El electricista pasaba al anochecer encendiendo las luces de la calle. Lo hacía juntando con un palo largo los interruptores de palanca que había a trechos. Al alba hacía el mismo recorrido desconectándolos.
La corriente eléctrica llegaba al pueblo por caminos de jícaras y palos procedente de la Eléctrica Berlangueña, pequeña empresa que suministraba fluido a varias poblaciones cercanas.
Cuando aumentaba el consumo por la noche se utilizaban elevadores de tensión, con agujeros y una clavija que cambiábamos manualmente según se necesitase subir o bajar el voltaje.
En otoño e invierno era frecuente que nos quedásemos a oscuras si soplaba el viento o llovía con fuerza. Empezaba la luz a palidecer y a temblar, como si preparase un estornudo oscuro.
“Se ha debido de caer un palo”.
Otras veces era una fase la que tomaba las de Villadiego y quedaba la mitad del pueblo a oscuras y la otra mitad con iluminación muy tenue.
Uno de aquellos años se quemó el generador y estuvimos tres meses sin fluido. Gastos en velas, petróleo para el quinqué o aceite para el candil. Las lamparillas de los santos cumplían una doble función: la de luz de emergencia y la de cumplir con devociones.
Las noches que había cine disminuía la luminosidad en las casas del pueblo. Quedaban teñidas de amarillo macilento mientras duraba la proyección de la película, como si la máquina sorbiese el fluido por los cables. Sabíamos cuando terminaba la función por el aumento del resplandor. Ya no tardarían en regresar los que fueron a ver la película. Algunas bombillas y aparatos pagaban peaje por esos altibajos.
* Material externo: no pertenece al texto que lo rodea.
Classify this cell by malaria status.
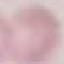
It is uninfected.

Thin blood smear. Giemsa-stained preparation. Automatically extracted cell patch, resized to 64 × 64 pixels. Photographed with a smartphone camera at the microscope eyepiece.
Las luces de la calle nos han acompañado en muchas de nuestras vivencias infantiles y juveniles. Ya les cantaba Carlos Gardel: “Yo adivino el parpadeo de las luces que a lo lejos van marcando mi destino. Son las mismas que alumbraron con sus pálidos reflejos hondas horas de dolor…” Colgaban las bombillas de brazos metálicos en forma de ele al albur de las inclemencias del tiempo.
Iluminaron nuestros juegos y charlas de niño con su manto redondo de desvalida claridad sobre nosotros. Decían que a algunos novios no les gustaba su iluminación cuando llevaban a las novias a casa. Les tiraban piedras para romperlas. Así pelaban la pava a oscuras. No había muchos puntos de luz. Uno en cada esquina y en las calles más largas otro en el medio.
Testigos de nuestros regresos a intempestivas horas de alguna francachela o ferias de otros pueblos.
La adolescencia se añora cuando se pierde- ¡quién volviera a aquellos años!- sin acordarnos de que es un tiempo convulso e inestable, de intensos y variables afectos, en que también se sufre. Nos acompañaron alguna noche de desasosiego. Allí estaba esa farola donde los amigos nos reuníamos para hablar de amores y desengaños en la madrugada después de una noche de fiesta. Esa que guiaba los pasos diligentes de mujeres enlutadas al anochecido y a los labriegos de andar presuroso en la alborada. Cortejada por mosquitos y salamanquesas cazadoras fue cómplice de furtivos amores y de los primeros besos pubescentes. Sólo ofrecía su débil luz y el afilado silbo del viento entre sus hierros retorcidos, pero alguna compañía daba su presencia.